Friday, December 10, 2010

Much Ado About Nothing

Much Ado About Nothing is my favorite Shakespeare play. Oddly enough, Much Ado About Nothing is one of only two Shakespearean comedies that I like, although I like many of the tragedies (Hamlet, King Lear, Romeo and Juliet, Macbeth). I have seen five versions of it now, including the movie, and there is something so charming about the play (although only three of the versions, not including the movie, were any good).
Much Ado About Nothing (Folger Shakespeare Library)
Last night, I saw a version starring Helen Hunt, which was musically organized by Lyle Lovett. Oddly enough, Lyle Lovett was sitting directly behind me as I tried not to cough too much during the show. Sean and Sara Watkins from Nickle Creek played the music that Lovett wrote to add a bluegrass twang to the Shakepeare. There was an article in the LA Times.

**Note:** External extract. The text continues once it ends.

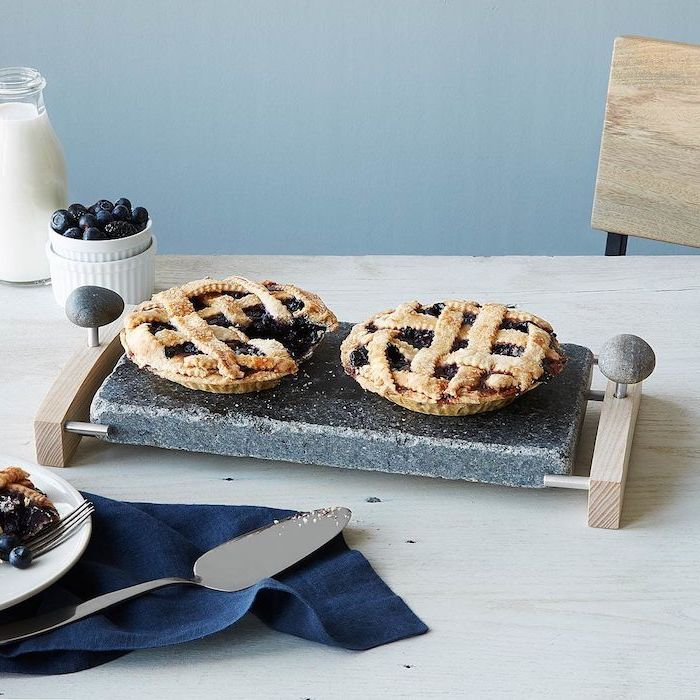meaningful gifts for mom, serving platter made of stone and wood, two pies on it, placed on wooden table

Overall, I thought the production was cute. The music was great. The setting in California wine country was a lovely new twist. The male cast was fabulous. My least favorite of them was Claudio. I do not believe I've ever seen a Claudio I particularly liked (the closest was in the Saskatoon production I saw), but I think that is more the stilted writing of an earnest character rather than the fault of the acting. The female cast was not quite as strong as the male cast, I am sorry to say. Helen Hunt generally did a nice job and I enjoyed her acting, but I thought she lacked a little bit of the fire of the ideal Beatrice. On the other hand, the colder, cooler Beatrice is a valid interpretation of the character. The rest of the female half of the cast was fine, but the male half outshone them in my mind.

I love Much Ado About Nothing because of the wordplay and the bickering of the lead characters. This production nicely rendered the spates between Beatrice and Benedick, and the music provided a lovely background to the frivolous and fun comedy. I thoroughly enjoyed it.